Lipoic acid, also known as alpha-lipoic acid, is a sulfur-containing fatty acid. It is found inside every cell of the body, where it helps generate the energy that keeps us alive and functioning. Lipoic acid is a key part of the metabolic machinery that turns glucose (blood sugar) into energy for the body's needs.

Lipoic acid is an antioxidant, which means that it neutralizes naturally occurring but harmful chemicals known as free radicals. Unlike other antioxidants, which work only in water or fatty tissues, lipoic acid is unusual in that it functions in both water and fat.1,2 By comparison, vitamin E works only in fat and vitamin C works only in water. This gives lipoic acid an unusually broad spectrum of antioxidant action.

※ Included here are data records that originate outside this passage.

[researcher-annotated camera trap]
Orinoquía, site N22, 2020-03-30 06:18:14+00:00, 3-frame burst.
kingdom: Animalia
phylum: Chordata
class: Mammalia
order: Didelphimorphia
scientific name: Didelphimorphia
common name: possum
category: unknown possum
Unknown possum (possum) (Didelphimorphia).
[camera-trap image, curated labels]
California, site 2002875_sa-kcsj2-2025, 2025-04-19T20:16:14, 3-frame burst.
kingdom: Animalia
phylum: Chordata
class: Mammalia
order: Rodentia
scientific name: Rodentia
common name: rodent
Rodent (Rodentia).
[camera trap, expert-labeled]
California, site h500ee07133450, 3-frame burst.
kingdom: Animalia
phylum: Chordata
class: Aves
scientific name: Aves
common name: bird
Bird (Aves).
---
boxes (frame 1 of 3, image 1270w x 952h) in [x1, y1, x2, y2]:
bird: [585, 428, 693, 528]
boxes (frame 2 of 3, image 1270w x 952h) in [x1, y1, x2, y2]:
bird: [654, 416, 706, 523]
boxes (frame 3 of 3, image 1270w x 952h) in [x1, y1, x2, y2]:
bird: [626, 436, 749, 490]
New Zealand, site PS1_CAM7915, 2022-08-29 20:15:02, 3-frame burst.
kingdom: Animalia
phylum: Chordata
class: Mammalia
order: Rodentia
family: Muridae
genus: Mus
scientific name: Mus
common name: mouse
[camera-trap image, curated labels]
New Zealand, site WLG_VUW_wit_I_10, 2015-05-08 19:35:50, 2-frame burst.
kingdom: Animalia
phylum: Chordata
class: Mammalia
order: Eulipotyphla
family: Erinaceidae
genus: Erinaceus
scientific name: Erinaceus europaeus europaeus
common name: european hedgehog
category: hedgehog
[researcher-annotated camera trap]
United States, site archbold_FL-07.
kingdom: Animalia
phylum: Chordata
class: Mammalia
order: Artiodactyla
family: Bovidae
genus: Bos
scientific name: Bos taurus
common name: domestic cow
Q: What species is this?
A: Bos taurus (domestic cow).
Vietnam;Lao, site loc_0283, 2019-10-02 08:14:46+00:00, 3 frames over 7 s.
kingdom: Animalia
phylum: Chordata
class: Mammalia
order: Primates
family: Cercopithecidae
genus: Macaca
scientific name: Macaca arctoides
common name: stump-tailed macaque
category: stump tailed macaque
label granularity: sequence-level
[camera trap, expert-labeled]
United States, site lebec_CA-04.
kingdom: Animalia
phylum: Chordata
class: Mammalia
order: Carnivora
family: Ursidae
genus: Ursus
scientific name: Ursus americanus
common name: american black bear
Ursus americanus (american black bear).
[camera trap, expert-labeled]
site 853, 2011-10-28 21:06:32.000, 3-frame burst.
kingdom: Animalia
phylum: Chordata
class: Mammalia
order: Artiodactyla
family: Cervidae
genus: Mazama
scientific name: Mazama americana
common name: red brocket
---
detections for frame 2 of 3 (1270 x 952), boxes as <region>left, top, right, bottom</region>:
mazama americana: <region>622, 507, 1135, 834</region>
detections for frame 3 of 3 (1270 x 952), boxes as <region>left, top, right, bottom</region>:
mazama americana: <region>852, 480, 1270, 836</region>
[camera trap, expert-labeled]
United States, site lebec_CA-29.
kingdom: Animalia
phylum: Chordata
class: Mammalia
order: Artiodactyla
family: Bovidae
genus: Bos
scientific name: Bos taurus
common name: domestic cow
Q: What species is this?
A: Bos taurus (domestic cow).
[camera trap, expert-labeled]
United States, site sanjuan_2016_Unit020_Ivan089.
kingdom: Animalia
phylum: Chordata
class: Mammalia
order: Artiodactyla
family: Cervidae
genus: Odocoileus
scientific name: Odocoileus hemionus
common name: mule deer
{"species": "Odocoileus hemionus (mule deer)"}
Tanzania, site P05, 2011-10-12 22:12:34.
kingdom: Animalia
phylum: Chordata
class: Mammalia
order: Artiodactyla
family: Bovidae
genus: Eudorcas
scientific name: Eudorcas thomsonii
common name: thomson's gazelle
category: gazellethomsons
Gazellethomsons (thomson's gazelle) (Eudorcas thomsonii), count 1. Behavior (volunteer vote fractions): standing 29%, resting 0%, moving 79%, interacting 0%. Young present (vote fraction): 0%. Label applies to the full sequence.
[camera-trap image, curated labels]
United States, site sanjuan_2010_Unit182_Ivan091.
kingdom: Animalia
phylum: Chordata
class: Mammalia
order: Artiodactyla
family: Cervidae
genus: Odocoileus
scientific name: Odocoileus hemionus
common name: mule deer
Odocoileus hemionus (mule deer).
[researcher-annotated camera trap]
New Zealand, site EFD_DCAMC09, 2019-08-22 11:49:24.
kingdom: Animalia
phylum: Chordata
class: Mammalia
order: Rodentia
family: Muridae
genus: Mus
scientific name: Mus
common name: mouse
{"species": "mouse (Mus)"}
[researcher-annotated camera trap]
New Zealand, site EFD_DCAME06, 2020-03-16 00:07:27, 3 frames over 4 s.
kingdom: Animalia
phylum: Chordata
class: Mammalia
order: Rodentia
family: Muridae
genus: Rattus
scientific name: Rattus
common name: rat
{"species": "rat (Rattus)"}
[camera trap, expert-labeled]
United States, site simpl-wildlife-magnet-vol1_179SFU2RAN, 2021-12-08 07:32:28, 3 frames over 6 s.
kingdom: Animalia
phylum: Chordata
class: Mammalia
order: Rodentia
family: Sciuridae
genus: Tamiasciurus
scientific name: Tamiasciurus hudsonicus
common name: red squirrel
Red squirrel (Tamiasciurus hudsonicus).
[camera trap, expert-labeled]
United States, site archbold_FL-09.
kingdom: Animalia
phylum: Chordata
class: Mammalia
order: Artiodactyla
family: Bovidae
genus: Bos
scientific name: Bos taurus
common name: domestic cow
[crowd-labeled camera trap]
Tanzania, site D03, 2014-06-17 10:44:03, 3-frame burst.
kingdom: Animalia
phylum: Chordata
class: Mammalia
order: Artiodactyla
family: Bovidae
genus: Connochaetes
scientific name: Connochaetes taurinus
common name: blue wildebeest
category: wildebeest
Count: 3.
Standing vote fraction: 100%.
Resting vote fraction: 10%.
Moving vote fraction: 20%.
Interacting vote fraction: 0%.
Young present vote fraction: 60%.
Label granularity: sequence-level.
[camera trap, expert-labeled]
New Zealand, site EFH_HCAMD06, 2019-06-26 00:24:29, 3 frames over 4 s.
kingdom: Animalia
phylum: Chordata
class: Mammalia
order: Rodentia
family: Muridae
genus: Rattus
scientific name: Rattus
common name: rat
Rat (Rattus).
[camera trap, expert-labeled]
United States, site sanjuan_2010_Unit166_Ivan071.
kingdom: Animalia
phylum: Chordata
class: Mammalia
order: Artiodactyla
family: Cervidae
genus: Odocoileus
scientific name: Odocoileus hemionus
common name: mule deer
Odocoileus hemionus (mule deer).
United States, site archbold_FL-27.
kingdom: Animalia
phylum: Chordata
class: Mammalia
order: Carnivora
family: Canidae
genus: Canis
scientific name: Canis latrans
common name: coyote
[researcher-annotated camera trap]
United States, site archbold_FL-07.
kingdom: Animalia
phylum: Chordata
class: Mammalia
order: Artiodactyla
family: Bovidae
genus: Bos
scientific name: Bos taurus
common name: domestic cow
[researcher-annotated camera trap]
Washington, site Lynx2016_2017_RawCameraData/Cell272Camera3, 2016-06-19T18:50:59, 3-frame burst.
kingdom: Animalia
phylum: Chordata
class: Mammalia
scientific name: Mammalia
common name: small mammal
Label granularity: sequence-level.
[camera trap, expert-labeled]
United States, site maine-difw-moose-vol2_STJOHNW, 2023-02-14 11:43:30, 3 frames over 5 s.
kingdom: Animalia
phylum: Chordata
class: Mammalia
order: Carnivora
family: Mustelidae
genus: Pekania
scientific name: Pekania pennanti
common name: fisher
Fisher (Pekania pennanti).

Antioxidants are a bit like kamikaze pilots, sacrificing themselves to knock out free radicals. One of the more interesting findings about lipoic acid is that it may help regenerate other antioxidants that have been used up. In addition, lipoic acid may be able to do the work of other antioxidants when the body is deficient in them.3,4

It is thought that certain nerve diseases are at least partially caused by free radical damage. Thanks to its combined fat and water solubility, lipoic acid can get into all the parts of a nerve cell and potentially protect it against such damage. This is the rationale for studies on the potential benefits of lipoic acid for diabetic neuropathy.

A healthy body makes enough lipoic acid to supply its requirements; external sources are not necessary. However, several medical conditions appear to be accompanied by low levels of lipoic acid 5 —specifically diabetes, liver cirrhosis, and atherosclerosis —which suggests (but definitely does not prove) that supplementation would be helpful.

Liver and yeast contain some lipoic acid. Nonetheless, supplements are necessary to obtain therapeutic dosages.